[Exercise details] The learning-rate finder excerpt below includes a training run done without an optimal learning rate. List the accuracy shown at the end of each epoch of that run, in order.
### Document excerpt
Train without optimal lr

Let us train our model without searching for an optimal learning rate. We will be using the default learning rate for the optimizer

model = build_simple_model(IMG_SIZE)
model.fit(x_train, y_train, epochs=EPOCHS, batch_size=BATCH_SIZE)

Epoch 1/5
938/938 [==============================] - 5s 5ms/step - loss: 1.1890 - accuracy: 0.6130
Epoch 2/5
938/938 [==============================] - 5s 5ms/step - loss: 0.3800 - accuracy: 0.8839
Epoch 3/5
938/938 [==============================] - 5s 5ms/step - loss: 0.2949 - accuracy: 0.9112
Epoch 4/5
938/938 [==============================] - 5s 5ms/step - loss: 0.2673 - accuracy: 0.9187
Epoch 5/5
938/938 [==============================] - 5s 5ms/step - loss: 0.2363 - accuracy: 0.9295

<tensorflow.python.keras.callbacks.History at 0x7faaf2b84390>

score = model.evaluate(x_test, y_test, verbose=0,batch_size=BATCH_SIZE)
print('Test loss:', score[0])
print('Test accuracy:', score[1])

Test loss: 0.11825986206531525
Test accuracy: 0.9642999768257141

Train with optimal lr

We will create an instance of the class we built above and pass it as a callback to our model. The LR finder is very cheap in terms of compute and it hardly takes an epoch or less to complete. We will keep the default values of base_lr and max_lr but you can change it if you want to.

model = build_simple_model(IMG_SIZE)
find_lr(model, x_train, y_train, batch_size=BATCH_SIZE)

  1/938 [..............................] - ETA: 5:44 - loss: 2.3144 - accuracy: 0.0312WARNING:tensorflow:Callback method `on_train_batch_end` is slow compared to the batch time (batch time: 0.0036s vs `on_train_batch_end` time: 0.0053s). Check your callbacks.
938/938 [==============================] - 6s 6ms/step - loss: 2.2018 - accuracy: 0.1523

The recommended minimum learning rate is the value where the loss decreases the fatest (minimum negative gradient), while the recommended maximum learning rate is 10 times less than the learning rate wher the loss is minimum. Why not just the very minimum of the loss? Why 10 times less? Because what we actually plot is a smoothed version of the loss, and taking the learning rate corresponding to the minimum loss is likely to be too large and make the loss diverge during training.

model3 = build_simple_model(IMG_SIZE, lr=8e-2)
model3.fit(x_train, y_train, epochs=EPOCHS, batch_size=BATCH_SIZE)
######
### Dataset
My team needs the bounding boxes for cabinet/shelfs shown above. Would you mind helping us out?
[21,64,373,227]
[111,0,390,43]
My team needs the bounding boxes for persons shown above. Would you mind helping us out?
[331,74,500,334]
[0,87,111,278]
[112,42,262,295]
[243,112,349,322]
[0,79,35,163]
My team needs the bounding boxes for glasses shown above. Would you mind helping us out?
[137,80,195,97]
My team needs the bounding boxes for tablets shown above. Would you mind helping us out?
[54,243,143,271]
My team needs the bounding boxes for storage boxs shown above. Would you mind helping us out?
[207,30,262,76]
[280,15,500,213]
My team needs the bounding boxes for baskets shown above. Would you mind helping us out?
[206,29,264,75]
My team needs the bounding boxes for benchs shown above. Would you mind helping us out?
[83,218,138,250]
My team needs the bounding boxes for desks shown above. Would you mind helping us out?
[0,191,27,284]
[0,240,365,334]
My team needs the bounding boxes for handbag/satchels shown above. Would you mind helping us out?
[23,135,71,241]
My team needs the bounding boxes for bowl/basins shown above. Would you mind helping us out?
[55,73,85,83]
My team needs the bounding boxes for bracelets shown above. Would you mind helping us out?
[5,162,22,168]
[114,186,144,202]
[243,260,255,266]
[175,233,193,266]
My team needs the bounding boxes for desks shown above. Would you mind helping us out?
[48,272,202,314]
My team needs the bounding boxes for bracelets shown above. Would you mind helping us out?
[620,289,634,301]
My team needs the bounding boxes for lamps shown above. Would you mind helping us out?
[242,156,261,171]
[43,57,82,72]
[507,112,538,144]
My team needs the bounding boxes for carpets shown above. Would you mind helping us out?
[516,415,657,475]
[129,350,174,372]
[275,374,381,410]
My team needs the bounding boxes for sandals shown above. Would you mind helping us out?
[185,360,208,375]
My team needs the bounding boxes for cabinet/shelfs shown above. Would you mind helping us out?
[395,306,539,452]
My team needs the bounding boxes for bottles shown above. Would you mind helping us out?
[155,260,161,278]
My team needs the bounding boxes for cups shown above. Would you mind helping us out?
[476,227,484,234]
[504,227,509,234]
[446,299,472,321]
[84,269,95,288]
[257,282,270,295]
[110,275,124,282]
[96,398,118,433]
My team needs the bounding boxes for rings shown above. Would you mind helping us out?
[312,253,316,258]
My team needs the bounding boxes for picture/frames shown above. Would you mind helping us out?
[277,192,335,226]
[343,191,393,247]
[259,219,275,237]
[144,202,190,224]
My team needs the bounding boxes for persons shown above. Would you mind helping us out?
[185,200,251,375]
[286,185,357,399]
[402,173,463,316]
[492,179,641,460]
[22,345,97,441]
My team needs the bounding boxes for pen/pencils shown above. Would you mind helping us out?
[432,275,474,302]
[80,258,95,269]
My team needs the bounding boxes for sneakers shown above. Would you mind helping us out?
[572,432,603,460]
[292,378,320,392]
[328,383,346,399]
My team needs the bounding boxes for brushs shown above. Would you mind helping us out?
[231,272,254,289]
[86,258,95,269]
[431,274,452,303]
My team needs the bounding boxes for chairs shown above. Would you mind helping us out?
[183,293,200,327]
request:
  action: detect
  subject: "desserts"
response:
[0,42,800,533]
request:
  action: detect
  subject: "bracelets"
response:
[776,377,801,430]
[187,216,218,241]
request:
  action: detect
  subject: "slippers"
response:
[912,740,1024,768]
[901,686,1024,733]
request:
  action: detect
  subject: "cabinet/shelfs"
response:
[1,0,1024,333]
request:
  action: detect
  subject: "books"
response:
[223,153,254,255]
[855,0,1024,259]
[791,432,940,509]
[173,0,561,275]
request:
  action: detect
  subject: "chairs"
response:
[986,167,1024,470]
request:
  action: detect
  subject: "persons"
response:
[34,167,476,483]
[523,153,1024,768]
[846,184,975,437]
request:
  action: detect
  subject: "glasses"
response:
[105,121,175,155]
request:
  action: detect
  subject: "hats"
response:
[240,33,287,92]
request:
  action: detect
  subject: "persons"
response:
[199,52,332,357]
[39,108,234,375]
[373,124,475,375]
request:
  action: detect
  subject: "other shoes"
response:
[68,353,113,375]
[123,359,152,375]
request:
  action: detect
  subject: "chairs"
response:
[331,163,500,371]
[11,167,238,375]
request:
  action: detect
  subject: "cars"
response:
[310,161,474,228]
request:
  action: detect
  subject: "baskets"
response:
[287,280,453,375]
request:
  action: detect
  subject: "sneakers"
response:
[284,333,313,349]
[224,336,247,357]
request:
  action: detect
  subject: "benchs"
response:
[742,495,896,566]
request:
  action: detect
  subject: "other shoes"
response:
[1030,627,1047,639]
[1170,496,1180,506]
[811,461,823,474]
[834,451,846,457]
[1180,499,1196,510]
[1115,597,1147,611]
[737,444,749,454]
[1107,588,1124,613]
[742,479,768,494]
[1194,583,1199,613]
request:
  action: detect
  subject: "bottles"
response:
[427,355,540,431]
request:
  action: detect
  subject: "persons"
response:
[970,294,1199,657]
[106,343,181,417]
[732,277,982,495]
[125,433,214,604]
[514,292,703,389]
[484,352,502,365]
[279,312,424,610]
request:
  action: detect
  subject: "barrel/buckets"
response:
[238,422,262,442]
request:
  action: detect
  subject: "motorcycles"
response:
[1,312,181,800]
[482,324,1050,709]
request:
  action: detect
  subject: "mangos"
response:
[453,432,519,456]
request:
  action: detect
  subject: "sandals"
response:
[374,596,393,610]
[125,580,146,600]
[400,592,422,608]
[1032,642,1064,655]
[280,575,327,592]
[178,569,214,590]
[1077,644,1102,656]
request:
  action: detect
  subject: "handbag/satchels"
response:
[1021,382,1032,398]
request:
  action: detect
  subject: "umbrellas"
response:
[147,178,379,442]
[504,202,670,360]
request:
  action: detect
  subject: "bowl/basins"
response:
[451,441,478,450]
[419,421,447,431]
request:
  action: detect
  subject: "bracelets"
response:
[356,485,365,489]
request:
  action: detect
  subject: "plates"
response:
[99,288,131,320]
######
[Reply]
Epoch 1: 0.6130
Epoch 2: 0.8839
Epoch 3: 0.9112
Epoch 4: 0.9187
Epoch 5: 0.9295